YOUR OBJECTIVE: Take the lines from the one with "Vinay Pathak, Ranvir, Tannishtha, Kavita" through the last line of the material below and write them out exactly, without any pictures.

LISTED ENTRIES:
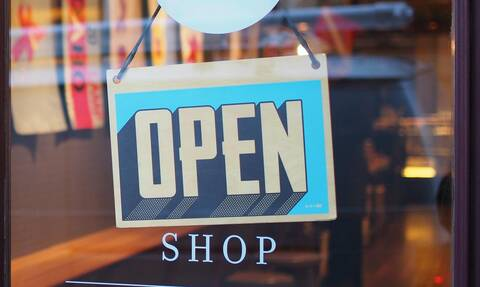 «click away»: Τι είναι και πώς ακριβώς θα ψωνίζουμε όταν ανοίξουν τα καταστήματα;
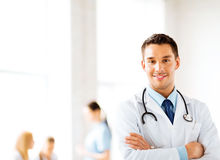 Mannelijke arts met stethoscoop Stock Foto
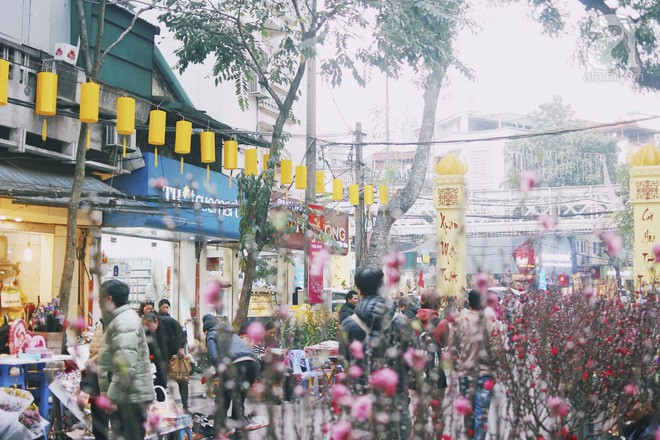 Những ngày cuối năm, đi chợ Tết để mua về niềm vui, gợi về kí ức thời ông bà anh - Ảnh 28.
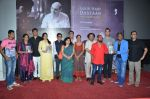 Vinay Pathak, Ranvir, Tannishtha, Kavita Krishnamurthy, L. Subramaniam, Anant, Siddharth at Gour Hari Dastaan book launch in Mumbai  on 10th Aug 2015 (73)_55c9a6c6ade2a.JPG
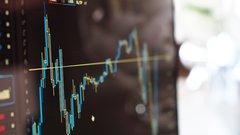 Цены на нефть развернулись вверх после недавнего резкого падения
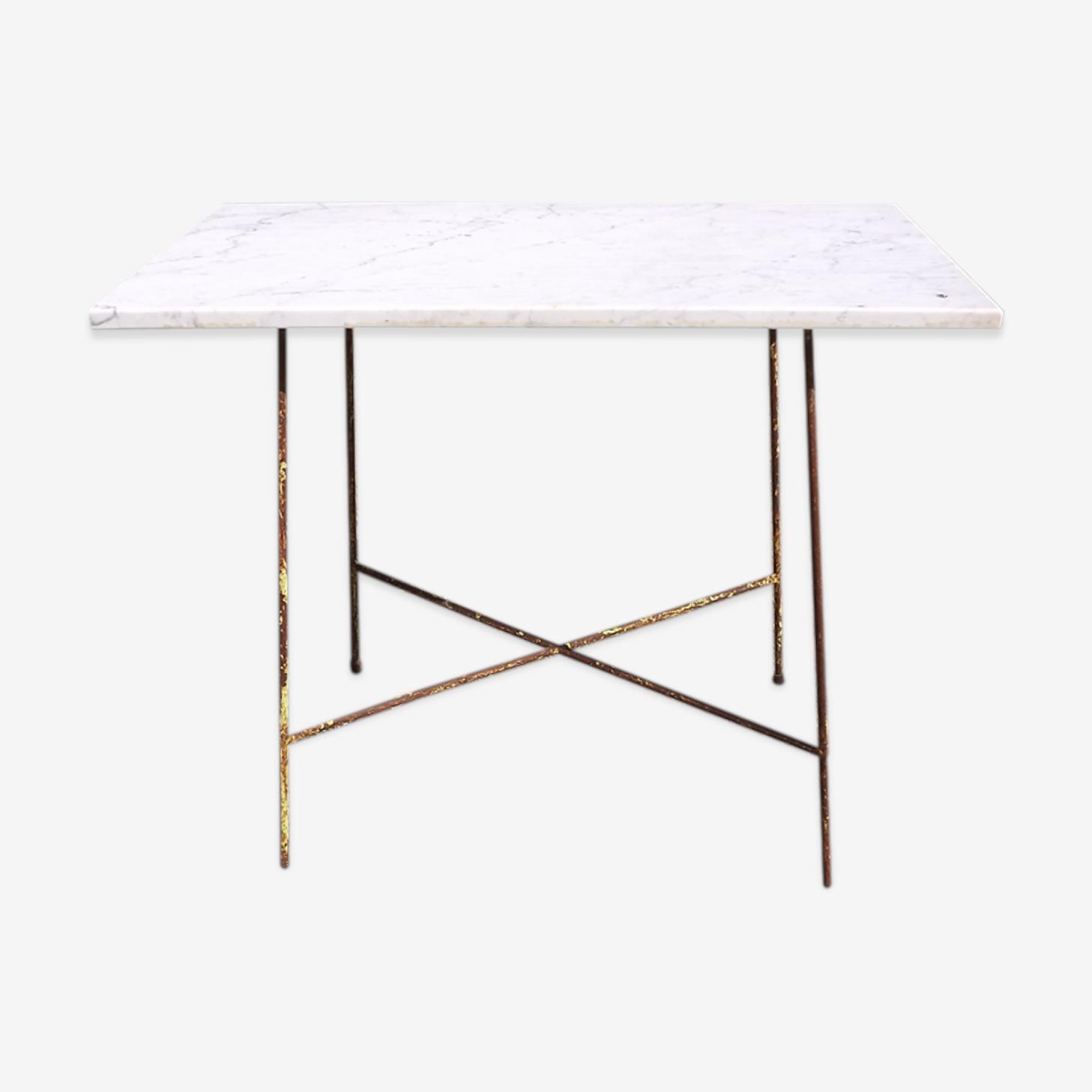 Table en fer et marbre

SOLUTION TO THIS PROBLEM:
 Vinay Pathak, Ranvir, Tannishtha, Kavita Krishnamurthy, L. Subramaniam, Anant, Siddharth at Gour Hari Dastaan book launch in Mumbai  on 10th Aug 2015 (73)_55c9a6c6ade2a.JPG
 Цены на нефть развернулись вверх после недавнего резкого падения
 Table en fer et marbre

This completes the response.